- TASK PROMPT
Rewrite the records below, swapping "camera" for "viewer" wherever it occurs and changing nothing else.

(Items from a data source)
══════
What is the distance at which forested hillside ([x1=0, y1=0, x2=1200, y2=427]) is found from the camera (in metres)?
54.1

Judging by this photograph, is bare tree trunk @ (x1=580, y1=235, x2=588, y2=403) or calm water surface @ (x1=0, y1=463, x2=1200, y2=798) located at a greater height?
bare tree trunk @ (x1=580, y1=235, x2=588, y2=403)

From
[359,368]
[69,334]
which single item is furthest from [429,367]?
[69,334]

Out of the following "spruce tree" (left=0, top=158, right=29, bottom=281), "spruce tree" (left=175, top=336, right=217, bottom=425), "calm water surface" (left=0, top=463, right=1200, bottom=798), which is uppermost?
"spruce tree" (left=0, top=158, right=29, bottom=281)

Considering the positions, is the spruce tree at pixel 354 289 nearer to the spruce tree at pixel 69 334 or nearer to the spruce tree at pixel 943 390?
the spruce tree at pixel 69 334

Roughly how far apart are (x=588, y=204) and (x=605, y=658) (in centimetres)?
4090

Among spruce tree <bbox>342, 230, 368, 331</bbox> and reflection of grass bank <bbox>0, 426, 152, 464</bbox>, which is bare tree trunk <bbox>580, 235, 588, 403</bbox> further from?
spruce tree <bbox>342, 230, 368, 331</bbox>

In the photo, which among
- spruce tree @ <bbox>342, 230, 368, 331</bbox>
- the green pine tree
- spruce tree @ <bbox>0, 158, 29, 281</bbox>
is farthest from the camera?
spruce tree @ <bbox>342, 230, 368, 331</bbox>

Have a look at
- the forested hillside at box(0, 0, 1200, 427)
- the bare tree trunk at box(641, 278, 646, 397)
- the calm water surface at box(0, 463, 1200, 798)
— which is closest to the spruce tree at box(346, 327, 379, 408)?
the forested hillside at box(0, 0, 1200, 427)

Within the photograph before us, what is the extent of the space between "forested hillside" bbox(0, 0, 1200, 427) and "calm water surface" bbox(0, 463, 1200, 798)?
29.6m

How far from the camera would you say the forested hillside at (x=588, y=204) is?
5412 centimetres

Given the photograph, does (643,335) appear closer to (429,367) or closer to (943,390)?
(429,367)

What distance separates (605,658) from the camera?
══════
- EXPECTED ANSWER
What is the distance at which forested hillside ([x1=0, y1=0, x2=1200, y2=427]) is found from the viewer (in metres)?
54.1

Judging by this photograph, is bare tree trunk @ (x1=580, y1=235, x2=588, y2=403) or calm water surface @ (x1=0, y1=463, x2=1200, y2=798) located at a greater height?
bare tree trunk @ (x1=580, y1=235, x2=588, y2=403)

From
[359,368]
[69,334]
which single item is furthest from [429,367]?
[69,334]

Out of the following "spruce tree" (left=0, top=158, right=29, bottom=281), "spruce tree" (left=175, top=336, right=217, bottom=425), "calm water surface" (left=0, top=463, right=1200, bottom=798), which is uppermost?
"spruce tree" (left=0, top=158, right=29, bottom=281)

Considering the positions, is the spruce tree at pixel 354 289 nearer to the spruce tree at pixel 69 334 or nearer to the spruce tree at pixel 943 390?
the spruce tree at pixel 69 334

Roughly how far apart are (x=588, y=204) and (x=605, y=658) (in centimetres)?
4090

Among spruce tree <bbox>342, 230, 368, 331</bbox> and reflection of grass bank <bbox>0, 426, 152, 464</bbox>, which is bare tree trunk <bbox>580, 235, 588, 403</bbox> further from?
spruce tree <bbox>342, 230, 368, 331</bbox>

In the photo, which among
- spruce tree @ <bbox>342, 230, 368, 331</bbox>
- the green pine tree
- spruce tree @ <bbox>0, 158, 29, 281</bbox>
is farthest from the viewer?
spruce tree @ <bbox>342, 230, 368, 331</bbox>

Have a look at
- the forested hillside at box(0, 0, 1200, 427)
- the bare tree trunk at box(641, 278, 646, 397)
- the calm water surface at box(0, 463, 1200, 798)
— which is closest to the spruce tree at box(346, 327, 379, 408)?
the forested hillside at box(0, 0, 1200, 427)

Within the photograph before us, what is the extent of the space between "forested hillside" bbox(0, 0, 1200, 427) and "calm water surface" bbox(0, 463, 1200, 798)?
29.6m

How far from the viewer would you say the forested hillside at (x=588, y=204) is?
5412 centimetres

Given the photograph, does (643,335) appear closer to (429,367) or closer to (943,390)?
(429,367)

What distance separates (605,658) from the viewer?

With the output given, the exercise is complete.